Jeremy Hunt was right last week to talk about no stone being left unturned in the improvement of patient care. The Francis reports have, rightly, changed the game: the NHS can no longer focus on balancing finances and meeting access targets (important though these are) at the expense of patient care.

Last week’s announcement on the special measures regime began to explore what the NHS should do when quality falls below required standards and what makes an effective quality failure regime.

‘No one can or should defend unacceptable standards of care and we must err on the side of protecting patients rather than trusts’

First, we need a rigorous, independent, credible and carefully calibrated way of identifying quality failure and a system of consequences to follow. This isn’t as easy as it sounds. The old Care Quality Commission inspection regime was clearly not fit for purpose, and while the new version is shaping up well, many will suspend judgement until they see how well the new system works. Independence is vital: any sense of the failure regime being driven by political or other considerations would be fatal to its credibility.

We also have a calibration issue to solve. I was struck by the number of chief executives I spoke to who, on reading the Keogh review, thought: “There but for the grace of God…”

No one can or should defend unacceptable standards of care and we must err on the side of protecting patients rather than trusts. There are also a small number of trusts that have consistently struggled to meet a range of national quality standards, and Jeremy Hunt is right to say that these need to be publicly identified and improvements made.

Rapid improvement

Yet, as the Foundation Trust Network has already stated publicly, pockets of poor care can exist across all types of trust at various times, including in the very best trusts who manage risk well. This is very different to “consistently struggling to meet a range of national standards”. Based on the evidence of the Keogh review, trusts are concerned that they now risk being tipped into special measures without clarity about where the bar is set and about what consequences will follow.

‘We need, for example, to be wary of requiring trust boards to accept particular forms of help that come with powers that cut across their accountabilities’

So as we focus much more on quality, we need an agreed and appropriately calibrated scale of failure and resulting consequences, stretching from the events at Mid Staffordshire at one end to an isolated incident in a single setting at the other.

There is also an important issue around public communications. There will be understandable pressures on NHS system leaders to “name and shame” the places where poor care is found, not least to show that they are driving rapid improvement. But the Berwick review rightly highlighted the need “to abandon blame as a tool and trust the goodwill and good intentions of all NHS staff”. He added that “fear is toxic to both safety and improvement” − the two keystones of the new NHS culture we need to create.

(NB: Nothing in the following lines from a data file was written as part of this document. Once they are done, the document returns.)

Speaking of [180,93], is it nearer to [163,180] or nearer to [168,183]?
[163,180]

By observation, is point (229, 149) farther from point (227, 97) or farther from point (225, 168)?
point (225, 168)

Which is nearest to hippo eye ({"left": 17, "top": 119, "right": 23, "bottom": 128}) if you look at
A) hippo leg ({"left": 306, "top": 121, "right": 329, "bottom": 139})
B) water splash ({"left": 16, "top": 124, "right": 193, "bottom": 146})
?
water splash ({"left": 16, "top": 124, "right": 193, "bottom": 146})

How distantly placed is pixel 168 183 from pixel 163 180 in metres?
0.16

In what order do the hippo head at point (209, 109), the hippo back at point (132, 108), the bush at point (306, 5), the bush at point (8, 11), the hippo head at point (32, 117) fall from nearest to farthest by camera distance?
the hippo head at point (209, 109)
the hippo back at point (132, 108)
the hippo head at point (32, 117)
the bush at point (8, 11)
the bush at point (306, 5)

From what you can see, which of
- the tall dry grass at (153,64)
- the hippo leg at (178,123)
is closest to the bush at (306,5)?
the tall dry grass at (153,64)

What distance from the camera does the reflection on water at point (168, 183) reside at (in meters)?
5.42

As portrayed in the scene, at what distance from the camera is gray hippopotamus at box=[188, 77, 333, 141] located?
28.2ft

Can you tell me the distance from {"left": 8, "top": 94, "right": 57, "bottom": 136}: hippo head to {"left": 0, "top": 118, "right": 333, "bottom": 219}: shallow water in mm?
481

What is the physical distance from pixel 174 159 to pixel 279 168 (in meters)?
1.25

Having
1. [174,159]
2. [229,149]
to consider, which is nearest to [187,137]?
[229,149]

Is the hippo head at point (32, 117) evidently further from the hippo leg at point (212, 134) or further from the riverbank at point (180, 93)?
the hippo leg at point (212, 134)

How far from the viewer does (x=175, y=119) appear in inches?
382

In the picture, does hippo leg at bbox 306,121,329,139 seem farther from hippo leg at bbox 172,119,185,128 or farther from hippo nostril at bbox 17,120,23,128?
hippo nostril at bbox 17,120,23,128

Moving on to how we improve care, the FTN has always believed that NHS improvement models should draw more heavily on existing expertise within the sector, rather than management consultancy or the top-down, centrally driven models that have marked the service’s traditional approach to improvement. So we welcome the idea of the best trusts supporting improvement where it is needed.

Blurred lines

However, accountability for improving performance in a trust is not the responsibility of these buddies, nor of commissioners, Monitor, the Trust Development Authority, the local NHS England area team or the secretary of state. It can only be the responsibility of the trust board and we blur that accountability at our peril.

‘An effective failure regime isn’t about putting failing trust leaders in the dock’

Again, in Don Berwick’s words, “When responsibility is diffused, it is not clearly well owned: with too many in charge, no one is.” We need, for example, to be wary of requiring trust boards to accept particular forms of help that come with powers that cut across their accountabilities. Either a board is in charge, or it isn’t; there is no halfway house.

We also need to be careful about assuming that failure is solely a product of the individual institution. Most failing trusts tend to sit within failing wider local health and social care economies. A model that concentrates solely on improving individual trust leadership, without tackling the underlying wider structural issues and ensuring the whole system can work together effectively, is likely to fail.

Given the clear links between financial and quality failure, we need to work out how to address the growing number of trusts that will become clinically or financially unsustainable as the financial squeeze bites and they are unable to reconfigure their services quickly enough.

An effective failure regime isn’t therefore about putting failing trust leaders in the dock to enable system leaders to demonstrate how effective they are. It’s about supporting trust boards to find the right solutions to what are usually complex, long established, system-wide, problems.